Ve hiç endişeniz olmasına. Gün gelecek DEVA kadroları bu ülkeyi yönetecek. Belediyeleriyle, merkez hükümetiyle. Bunu inşallah başaracağız.
Bu seçim arkadaşlar evet yerel seçim belediye başkanlarımızı seçeceğiz. Bu seçimde evet belediye meclis üyelerini seçeceğiz ama bu seçim aynı zamanda merkezi hükûmete de bir uyarı arkadaşlar.
Merkezi hükûmetten memnun değilsek, merkezi hükûmetti uyarmak istiyorsak “arkadaş aklını başına al, genel seçimlerden bu yana 7 ay geçti. Sen bu ülkenin hiçbir sorunu çözemiyorsun ya…”
Ali Babacan'ın yakın çalışma ekibindeki bir iki kişiyi ekonominin başına getirmekle bu iş çözülmez. Çünkü hukuk olmayınca ekonomi olmaz. Adalet olmayınca bu ülkeye refah gelmez. Bunu anlamıyorlar.
Siz her gün Anayasayı çiğneyip daha sonra dönüp de bu ülkenin milli gelirini yükseltemezsiniz. Böyle bir şey yok.
İşte bunun içindir ki arkadaşlar bu seçim hükûmete aynı zamanda bir uyarı seçimidir. “Aklını başına al seçimidir” ve bu seçim hükümete bir “sarı kart” gösterme seçimidir. Hep beraber sarı kartı göstereceğiz ki bir sonraki genel seçime kadar biraz akıllarını başlarına alsınlar. Biraz bizden öğrensinler.
Bir sonraki genel seçimde de inşallah DEVA kadroları olarak ülkenin yönetimini o emaneti teslim alacağız. Ve sadece Türkiye'ye değil tüm bu geniş coğrafyaya etkin ve temiz yönetim nasıl olurmuş İnşallah göstereceğiz.
*****
Değerli arkadaşlarım,
Duymayan kalmamıştır ama ben yine buradan söyleyeyim;
Duymayan varsa duysun, bilmeyen varsa öğrensin:
DEVA Partisi, önümüzdeki 31 Mart seçimlerine kendi adıyla, kendi logosuyla ve kendi adaylarıyla giriyor!

-- -- --

■ Görev Listesi
**A.** DEVA Partisi seçim konuşmasına göre parti 31 Mart seçimlerine nelerle giriyor? Hepsini sıralayın.
**B.** DEVA Partisi seçim konuşmasında "Bir sonraki genel seçimde" ifadesinden başlayıp "olurmuş İnşallah göstereceğiz." ifadesine kadar (o da dahil) olan kısmı yeniden yazın, "temiz yönetim" yerine "şeffaf yönetim" koyun.
**C.** DEVA Partisi seçim konuşmasını son cümlesinden sonra devam ettirin.

-- -- --

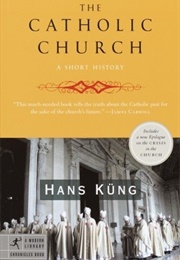 The Catholic Church: A Short History (Hans Küng)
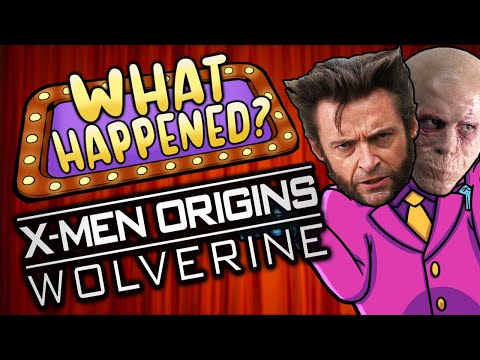 X-Men Origins Wolverine - What Happened?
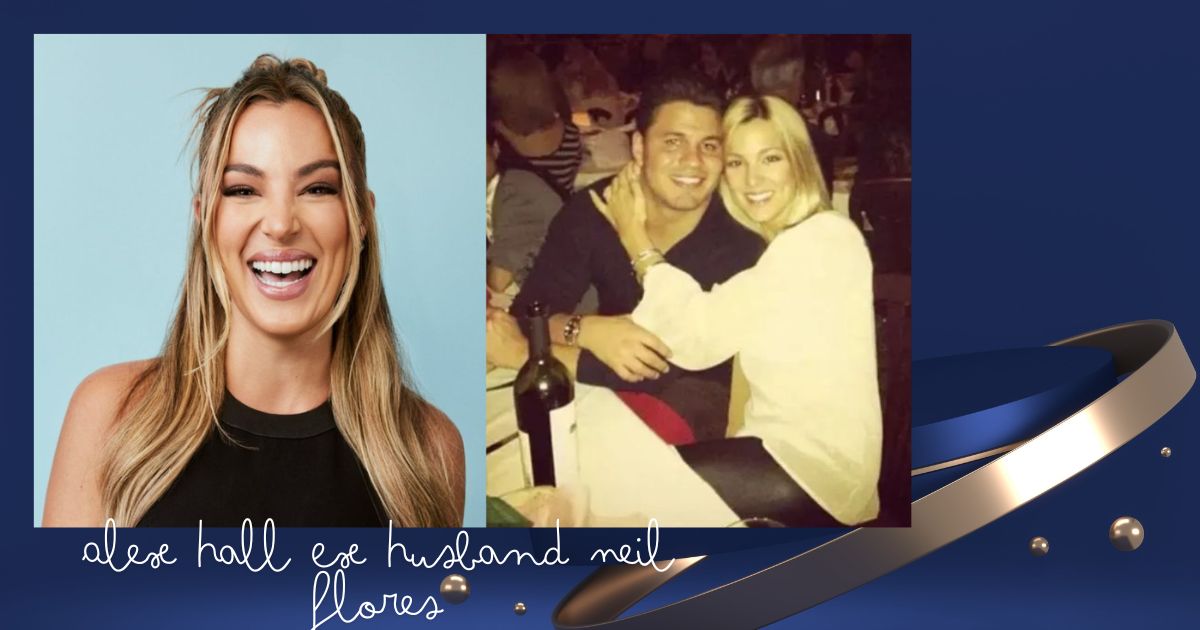 Alex Hall Ex Husband Neil Flores – Current Relationship Details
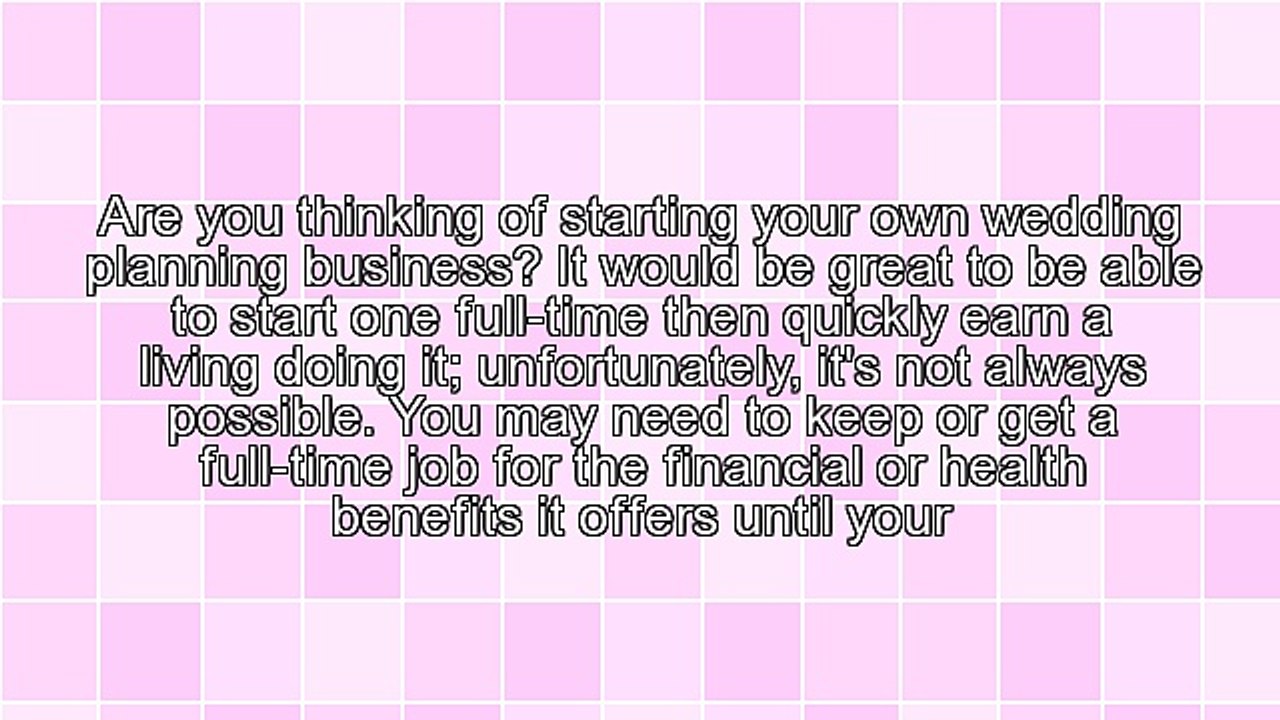 Become a Top Wedding Planner - 4 Things You Must Know Before Starting a Wedding Business Part-Time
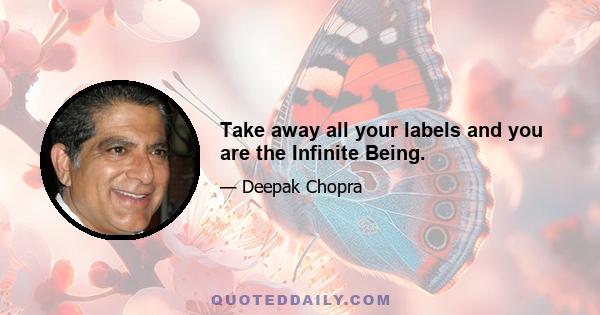 Take away all your labels and you are the Infinite Being.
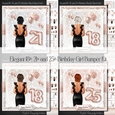 Elegant 18th, 21st and 25th Birthday Girl Bumper Kit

-- -- --

■ Sıralı Yanıtlar
**A.**
- kendi adıyla
- kendi logosuyla
- kendi adaylarıyla

**B.**
Bir sonraki genel seçimde de inşallah DEVA kadroları olarak ülkenin yönetimini o emaneti teslim alacağız. Ve sadece Türkiye'ye değil tüm bu geniş coğrafyaya etkin ve şeffaf yönetim nasıl olurmuş İnşallah göstereceğiz.

**C.**
Türkiye’nin her köşesinde seçim günü eline pusulayı alan vatandaşlarımız DEVA Partisi logosunu orada görecek.
Türkiye’nin her yerinden vatandaşlarımız gönül rahatlığıyla temiz ve düzgün yönetime oy verebilecek.
Türkiye’nin her yerinden vatandaşlarımız bileğinin gücüyle, alnının teriyle, boğazından haram tek lokma geçmemiş adaylarımıza destek verebilecek.
Gaziantepliler de 31 Mart günü oy pusulasını ellerine aldıklarında hem büyükşehirde hem de ilçelerde DEVA Partisini görecekleler, adaylarımızı görecekler ve gönül rahatıyla damgayı damlanın altına inşallah basacaklar.
Ve Gaziantep'e DEVA olacak, bütün ilçelerimize DEVA olacak adaylarımızı inşallah işlerinin başında göreceğiz.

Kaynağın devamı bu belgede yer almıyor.